Completa lo siguiente:
1. Reproduce sin cambios el tramo del fragmento sobre el escritor checo que va desde "Recientemente, el escritor" hasta "los Testamentos traicionados.".
2. Retoma el fragmento sobre el escritor checo y prolóngalo a partir de su última oración.

Fragmento:
────────────────

En 1987, el estadounidense Philip Kaufman adaptó y dirigió La insoportable levedad del ser en su versión cinematográfica, en la que los actores Daniel Day- Lewis y Juliette Binoche interpretan los roles principales. Dicho filme obtuvo dos candidaturas para los premios de la Academia, al mejor guión adaptado y mejor fotografía.

Cinco años después publicó su primera obra escrita en francés, el ensayo L’Art du Roman (El arte de la novela), una recopilación de ensayos sobre sus reflexiones sobre este género, al cual no es de extrañar que lo considere “el arte nacido de la risa de Dios”. En éste se incluye sus famosas Setenta y siete palabras, un diccionario creado por el escritor, que recoge las palabras clave de su novelística, en un intento por solventar el problema de las traducciones. Alguna vez afirmó: “La impresión que me produjeron las traducciones de La broma me marcó para siempre. Por suerte, encontré más tarde a traductores fieles. Pero también a otros menos fieles”.

La inmortalidad (1988), La despedida (1975), Jacques y su amo (1981), La lentitud (1994), Los testamentos traicionados (1995) y La identidad (1996), son otros de sus textos con los que ha obtenido también galardones como el Austriaco de Literatura Europea en 1987 y el Cino Del Duca, en el 2009.

Recientemente, el escritor checo nacionalizado francés ha entrado en la prestigiosa colección de la Biblioteca de la Pléiade de la editorial francesa Gallimard —reservada para textos de los más grandes autores-, con la edición de su obra seleccionada, que incluye El Libro de los amores ridículos; nueve novelas como La broma, El vals de despedida, La insoportable levedad del ser o La inmortalidad; un obra de teatro, Jacques y su amo; y ensayos como El arte de la novela o los Testamentos traicionados.

────────────────

Material recopilado:
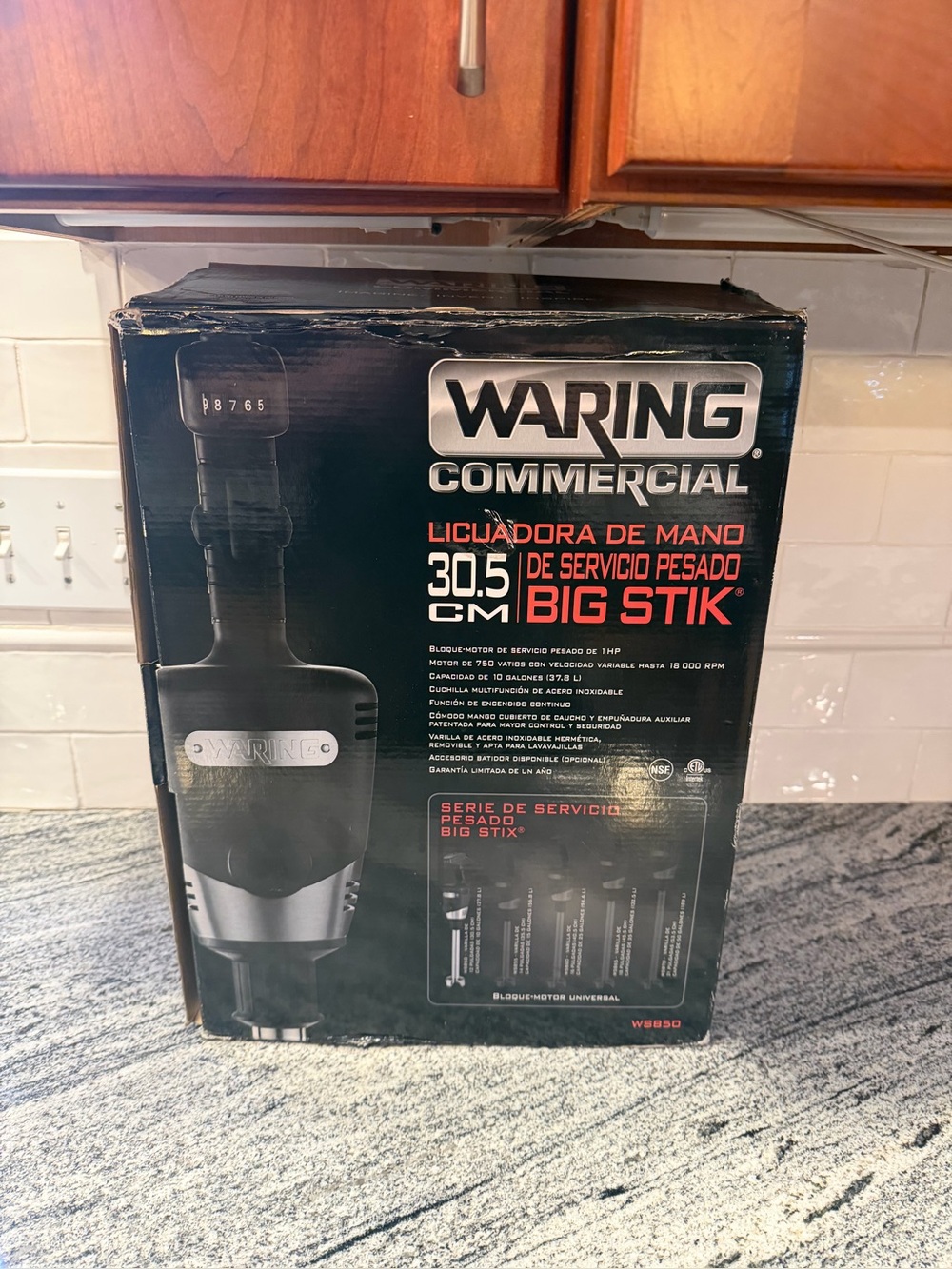 Waring WSB50 12" Commerical Big Stik Heavy Duty Immersion Blender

────────────────

Resultados por tarea:
1.
Recientemente, el escritor checo nacionalizado francés ha entrado en la prestigiosa colección de la Biblioteca de la Pléiade de la editorial francesa Gallimard —reservada para textos de los más grandes autores-, con la edición de su obra seleccionada, que incluye El Libro de los amores ridículos; nueve novelas como La broma, El vals de despedida, La insoportable levedad del ser o La inmortalidad; un obra de teatro, Jacques y su amo; y ensayos como El arte de la novela o los Testamentos traicionados.

2.
El nuevo siglo no ha abreviado la actividad de Kundera. En el 2006, luego de veintidós años de publicada en Francia, La insoportable levedad del ser es editada en su país natal, revocando así la prohibición de su obra, la cual es finalmente reconocida, al concedérsele al año siguiente el Premio Nacional Checo de Literatura.

Sin embargo, tanto la popularidad como la reputación del autor se puso en entredicho en el 2008, ya que fue objeto de una polémica al ser acusado por el semanario checo Respekt, que publicó un reportaje titulado La delación de Milan Kundera, que lo señalaba de haber delatado a un disidente comunista en 1950, lo cual suscitó opiniones divididas entre los intelectuales. Algunos como Salman Rushdie, Philip Roth, Carlos Fuentes, J. M. Coetzee, Gabriel García Márquez, Nadine Gordimer y Orhan Pamuk, firmaron un manifiesto en el que denunciaban la “campaña de difamación” en contra del escritor, mostrando de esta forma su apoyo.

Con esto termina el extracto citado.